Alors qu’en France, les accidents de voitures font 54 morts pour un million d’habitants, au Liban, ce nombre est encore plus aberrant et atteint la barre des 226. Quelle politique publique la France adopte-t-elle? Quelles conclusions le Liban peut-il en tirer en matière de sécurité routière?
En 2015, la France comptait 3 461 morts par accidents de voitures et 35 000 blessés. «Il s’agit d’un bilan de guerre, ces accidents étant la première cause de morts violentes en France et de handicaps chez les jeunes», affirme Emmanuel Barbe, délégué interministériel à la sécurité routière en France, dans une conférence à l’Université Saint-Joseph, le 13 juin 2016, sous le titre Cadre institutionnel et réglementaire de la sécurité routière en France. Bien que le nombre de morts ait baissé en France par rapport aux années précédentes, il n’en demeure pas moins qu’il reste une très forte marge d’efforts à faire pour améliorer les chiffres. Toutefois, cette légère chute du taux de mortalité demeure remarquable et elle est due à plusieurs facteurs, dont la désignation d’un délégué à la sécurité routière, rattaché au Premier ministre et dont la fonction consiste à promouvoir une politique interministérielle, la sécurité routière touchant nombre de domaines: à savoir les transports, la santé, le travail, la justice, l’intérieur, la recherche, l’éducation, etc. Ce délégué interministériel à la sécurité routière joue également le rôle de directeur au ministère du Transport, disposant ainsi de conseillers techniques et d’un observatoire interministériel de la sécurité routière. «A cette création du poste de délégué interministériel, s’est ajoutée celle de deux organismes supplémentaires au niveau national: le Conseil national de la sécurité routière, qualifié de parlement de la sécurité routière, ne disposant cependant pas de pouvoir normatif et le Comité interministériel de la sécurité routière», précise Barbe. C’est dans ce sens que le délégué en question a la charge de proposer les mesures nécessaires pour atteindre les objectifs préétablis, organiser le travail du Conseil national de la sécurité routière et mettre en œuvre les décisions du Comité interministériel de la sécurité routière.

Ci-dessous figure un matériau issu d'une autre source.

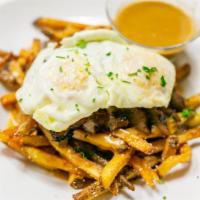Steak Poutine · Grilled to perfection tender steak over a mountain of our hand-cut fries all topped with our...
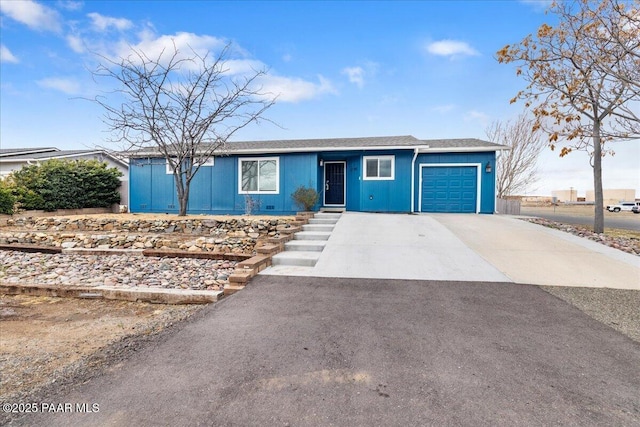 ranch-style home with a garage and driveway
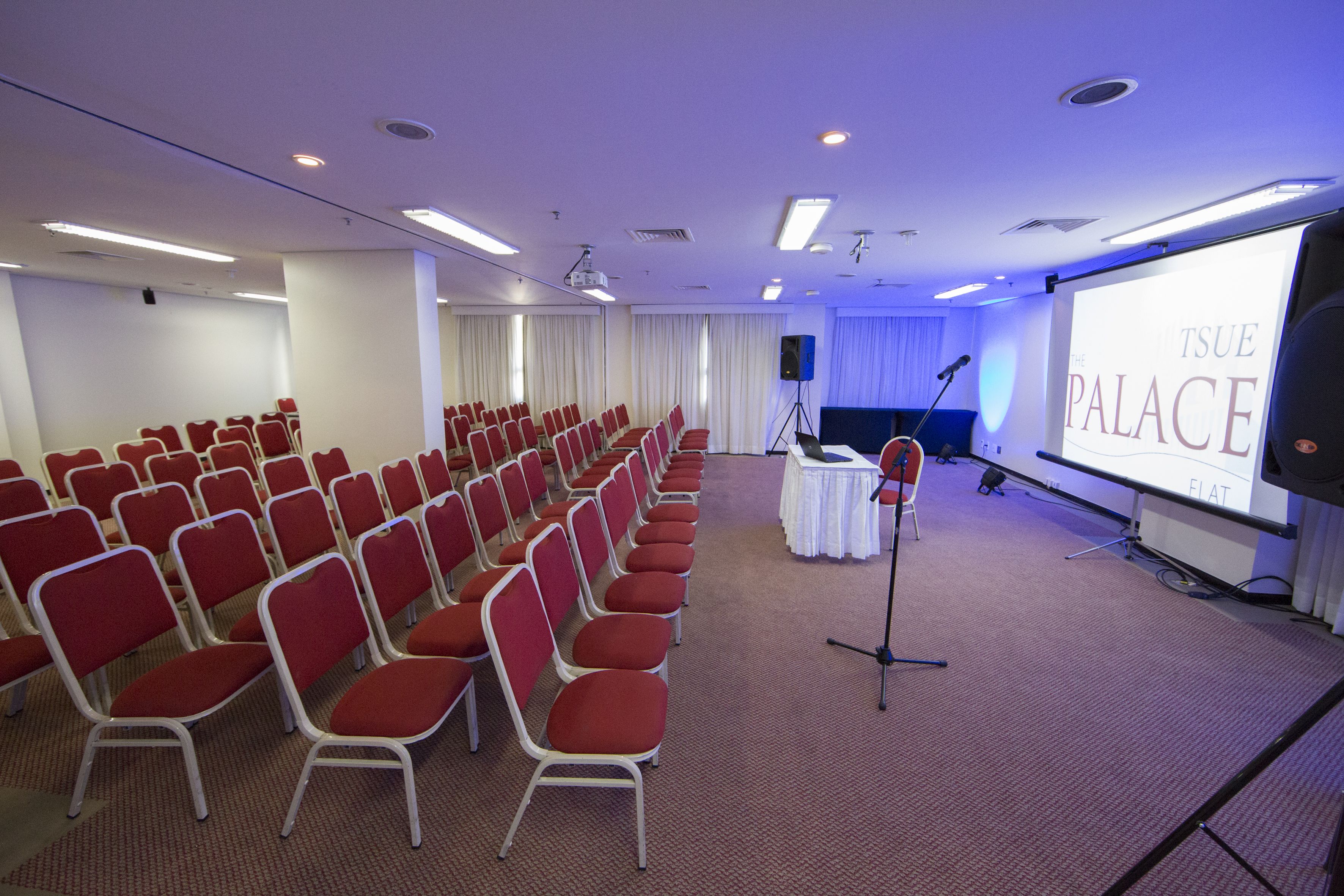 A conference room with rows of red chairs, a projector screen displaying "TSUE PALACE," and a stage with a microphone.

«Nous avons mis en place un triptyque sur le plan de la sécurité routière: les infrastructures, les véhicules et le comportement des conducteurs», indique Emmanuel Barbe. Au niveau de l’infrastructure, la France a fait en sorte que lorsque des routes sont en voie de construction, la sécurité routière soit au cœur même de la conception. Autre point important: la qualité et la cohérence de la signalisation. Il s’agit, en effet, de suivre partout dans le pays des modes de signalisation identiques pour que les conducteurs puissent s’approprier la manière selon laquelle ils doivent axer leurs comportements dans la conduite d’un véhicule. Plus encore, des règles de conduite en ville ont été déterminées et les vitesses précisées. Au niveau des véhicules, la France axe sa politique autour de deux points essentiels: essayer de faire la promotion des équipements de sécurité et instaurer le contrôle technique. Le comportement des conducteurs, n’étant pas à négliger, il s’agit de promouvoir la connaissance du phénomène de la violence routière, d’encourager l’éducation routière, de mettre la lumière sur les problèmes de conduite sous influence, sur la protection du conducteur et de renforcer, surtout, la communication en matière de sécurité routière.
Politique applicable au Liban?
«Il n’y pas de fatalité. Tout est question de volonté et de politique publique», certifie Emmanuel Barbe. Il estime que beaucoup de politiques publiques sont difficiles à appliquer aujourd’hui parce que dépendantes de beaucoup de facteurs externes à tel point que, souvent, les décideurs politiques ne peuvent plus trancher et, qu’au fond, ce qui gouverne le monde ce sont des règles qui viennent d’ailleurs. Cependant, en matière de sécurité routière, la situation se présente différemment parce que conditionnée par des facteurs internes. C’est ici l’expression de la volonté politique et collective qui agit et le Liban peut, certes, éviter tous les problèmes liés à la sécurité routière.